### Part of a data file
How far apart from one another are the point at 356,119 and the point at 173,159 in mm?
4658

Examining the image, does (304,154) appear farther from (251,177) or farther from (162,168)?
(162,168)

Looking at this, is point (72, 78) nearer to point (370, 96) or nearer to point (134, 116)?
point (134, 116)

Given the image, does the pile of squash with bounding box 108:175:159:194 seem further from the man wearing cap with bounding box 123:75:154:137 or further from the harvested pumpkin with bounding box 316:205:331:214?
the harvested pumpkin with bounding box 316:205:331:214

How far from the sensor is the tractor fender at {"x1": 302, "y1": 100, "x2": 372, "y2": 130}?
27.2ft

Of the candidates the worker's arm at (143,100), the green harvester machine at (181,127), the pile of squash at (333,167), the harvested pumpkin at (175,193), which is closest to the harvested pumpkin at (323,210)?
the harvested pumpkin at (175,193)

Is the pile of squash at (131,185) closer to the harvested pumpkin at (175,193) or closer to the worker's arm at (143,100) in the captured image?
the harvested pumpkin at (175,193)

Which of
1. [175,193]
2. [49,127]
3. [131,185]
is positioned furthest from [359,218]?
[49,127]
--
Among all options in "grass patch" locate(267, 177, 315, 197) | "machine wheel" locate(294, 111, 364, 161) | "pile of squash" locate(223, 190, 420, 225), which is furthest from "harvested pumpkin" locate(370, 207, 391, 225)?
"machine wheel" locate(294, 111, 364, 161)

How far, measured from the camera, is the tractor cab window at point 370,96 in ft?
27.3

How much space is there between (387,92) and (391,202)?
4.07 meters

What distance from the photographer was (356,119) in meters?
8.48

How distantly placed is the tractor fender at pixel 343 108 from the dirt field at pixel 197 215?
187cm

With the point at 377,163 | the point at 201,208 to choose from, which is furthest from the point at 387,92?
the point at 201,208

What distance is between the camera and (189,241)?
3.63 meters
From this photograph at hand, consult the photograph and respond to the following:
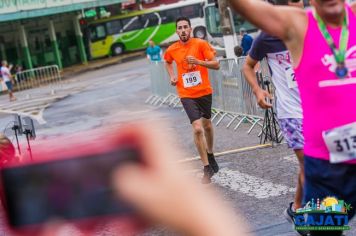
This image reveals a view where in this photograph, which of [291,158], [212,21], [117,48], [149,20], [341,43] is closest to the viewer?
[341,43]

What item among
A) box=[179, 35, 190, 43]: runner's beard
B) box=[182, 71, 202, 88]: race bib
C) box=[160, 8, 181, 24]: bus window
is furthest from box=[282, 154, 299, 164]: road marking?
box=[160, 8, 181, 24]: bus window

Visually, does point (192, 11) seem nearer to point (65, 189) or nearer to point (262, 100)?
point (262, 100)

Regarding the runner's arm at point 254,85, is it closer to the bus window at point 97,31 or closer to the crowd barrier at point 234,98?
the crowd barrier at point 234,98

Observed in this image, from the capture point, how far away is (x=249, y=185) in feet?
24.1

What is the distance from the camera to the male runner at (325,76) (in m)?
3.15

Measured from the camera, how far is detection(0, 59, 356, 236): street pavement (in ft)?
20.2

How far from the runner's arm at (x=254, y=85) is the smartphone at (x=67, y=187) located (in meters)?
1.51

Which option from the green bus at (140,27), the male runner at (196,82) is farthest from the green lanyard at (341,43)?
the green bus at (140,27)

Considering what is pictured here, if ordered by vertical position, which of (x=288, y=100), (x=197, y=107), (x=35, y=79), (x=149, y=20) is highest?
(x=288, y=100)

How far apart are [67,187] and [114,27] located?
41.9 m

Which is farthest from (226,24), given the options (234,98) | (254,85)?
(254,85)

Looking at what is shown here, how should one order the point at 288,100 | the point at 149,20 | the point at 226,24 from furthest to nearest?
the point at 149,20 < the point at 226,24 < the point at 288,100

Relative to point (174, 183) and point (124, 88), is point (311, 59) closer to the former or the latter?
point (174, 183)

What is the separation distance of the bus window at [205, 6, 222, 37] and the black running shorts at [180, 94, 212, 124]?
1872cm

### GIVEN INSTRUCTION
Print the rows from the line with "Observed in this" up to and including the line with "the point at 149,20 <", repeating each line exactly.

### EXERCISE SOLUTION
Observed in this image, from the capture point, how far away is (x=249, y=185) in feet?
24.1

What is the distance from the camera to the male runner at (325,76) (in m)?
3.15

Measured from the camera, how far is detection(0, 59, 356, 236): street pavement (in ft)?
20.2

How far from the runner's arm at (x=254, y=85) is the smartphone at (x=67, y=187) located (in meters)?
1.51

Which option from the green bus at (140,27), the male runner at (196,82) is farthest from the green lanyard at (341,43)?
the green bus at (140,27)

Considering what is pictured here, if ordered by vertical position, which of (x=288, y=100), (x=197, y=107), (x=35, y=79), (x=149, y=20) is highest?
(x=288, y=100)

How far apart are [67,187] and [114,27] located?
41.9 m

Which is farthest from (226,24), given the options (234,98) | (254,85)?
(254,85)

Looking at what is shown here, how should one order the point at 288,100 | the point at 149,20 | the point at 226,24 from furthest to nearest?
the point at 149,20 < the point at 226,24 < the point at 288,100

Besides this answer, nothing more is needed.